3. SSD - SSD stands for Solid State Drive, it's the successor to the hard drive. To understand what an SSD is let me explain what a hard drive is first. Going with the desk example from above, the drawer was your hard drive which looks like this:

See that circular disk? Your data is physically stored on specific parts of that       disk. When you open a program or file the disk will spin and the metal arm you see will swing left and right to read/write files. So how fast a program or file opens is determined by how fast the disk and arm can move.

So in order to access your data the disk has to physically move. With an SSD       there are no moving parts. So opening files and programs, starting your               computer, etc,  is significantly faster, like ridiculously faster. Below is what a SSD looks like.

To put this in an easier to understand example, a hard drive is the equivalent of you walking across a room to get an item and walk back to where you started. An SSD would be like snapping your fingers and the item would appear in your hand.

4. GB & TB - these two terms represent gigabytes and terabytes which are units to measure memory or storage. You’ll see them listed when looking at hard drives, SSDs and RAM. 1 TB is 1000GB, 2 TB is 2000GB and so forth.

Ok so we’ve gone over the terms now let's get into detail on why they are important. Remember don’t worry if you don’t have a complete understanding of them yet.

Figure out your use case first

Before you even look at a computer as yourself what you will be using it for? School work, online shopping, video editing, gaming, etc. Knowing this will help you determine what kind of specs you need for your computer because different tasks will require different specs.

Minimum spec recommendations

If your use case is simple, online shopping, Facebook, YouTube, word docs, etc... then these specs will be fine.

CPU: 4 Cores and up, 3ghz

Don’t worry exactly what ‘cores’ mean, just know that more cores, most times, means better multitasking and performance for apps that can use more cores. Ghz is the unit that is used to measure the CPU’s speed.

RAM: 8GB

You're bound to have at least two programs open with a number of background tasks going so 8GB of RAM is the least I would recommend. Don’t buy a computer with less that 8GB.

Storage: SSD with 500GB capacity

If you're using your computer lightly doing web browsing, school work it's not likely that you’ll need more than 500GB of storage. Word documents, pdf files, take a small amount of storage, pictures and videos on the other take a huge amount of storage.
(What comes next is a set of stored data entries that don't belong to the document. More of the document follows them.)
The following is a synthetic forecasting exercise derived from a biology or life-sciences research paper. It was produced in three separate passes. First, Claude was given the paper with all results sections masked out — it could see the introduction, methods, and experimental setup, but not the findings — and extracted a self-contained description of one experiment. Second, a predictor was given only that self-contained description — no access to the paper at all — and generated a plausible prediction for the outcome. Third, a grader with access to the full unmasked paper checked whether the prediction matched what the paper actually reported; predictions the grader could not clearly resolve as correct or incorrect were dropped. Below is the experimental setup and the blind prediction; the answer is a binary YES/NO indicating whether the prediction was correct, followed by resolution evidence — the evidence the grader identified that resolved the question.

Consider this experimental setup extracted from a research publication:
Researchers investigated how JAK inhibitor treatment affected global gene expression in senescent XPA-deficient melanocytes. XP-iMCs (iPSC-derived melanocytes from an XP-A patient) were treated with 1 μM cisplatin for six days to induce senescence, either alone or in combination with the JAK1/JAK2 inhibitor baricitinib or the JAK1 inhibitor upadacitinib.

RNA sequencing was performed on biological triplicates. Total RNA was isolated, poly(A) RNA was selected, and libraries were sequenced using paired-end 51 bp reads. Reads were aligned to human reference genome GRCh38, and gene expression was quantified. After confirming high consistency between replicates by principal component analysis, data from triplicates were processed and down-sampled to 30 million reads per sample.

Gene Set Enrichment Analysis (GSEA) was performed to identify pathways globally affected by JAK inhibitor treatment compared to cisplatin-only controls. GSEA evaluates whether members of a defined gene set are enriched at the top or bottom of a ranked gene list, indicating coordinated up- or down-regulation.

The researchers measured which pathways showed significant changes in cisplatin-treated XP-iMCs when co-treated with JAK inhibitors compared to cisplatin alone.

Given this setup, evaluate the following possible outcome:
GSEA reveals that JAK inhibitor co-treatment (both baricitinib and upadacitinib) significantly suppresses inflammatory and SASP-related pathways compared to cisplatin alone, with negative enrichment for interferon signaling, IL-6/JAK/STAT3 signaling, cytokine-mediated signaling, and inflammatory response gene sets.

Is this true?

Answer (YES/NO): NO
Okay let's have some practice at looking for a computer for a light use case.

Option #1

Option #2

Okay take a minute, look at the specs and pick an option.

I hope you chose option #2. Why? Let's look at both options specs in a condensed form.

Option #1

CPU: AMD Ryzen 3 3200U Dual Core Processor (Up to 3.5GHz)

RAM: 4GB DDR4 Memory

STORAGE: 128GB PCIe NVMe SSD

Option #2

CPU: AMD Ryzen 7 4700U Octa-Core Mobile Processor (Up to 4.1 GHz)

RAM: 8GB LPDDR4 Memory

STORAGE: 512GB PCIe NVMe SSD

See the difference yet? Option #1 meets the CPU speed requirements (3ghz and up) but it doesn't meet the core count. Its a dual core CPU which whereas Option #2 has an octa core CPU and a higher speed.

As for the RAM option #2 is the only one that meets the recommended 8GB. Again I strongly recommend at least 8GB, do not get a computer with just 4GB. Even if you don’t do multiple things at once the operating system can easily take up 2 - 2.5GB of RAM by itself.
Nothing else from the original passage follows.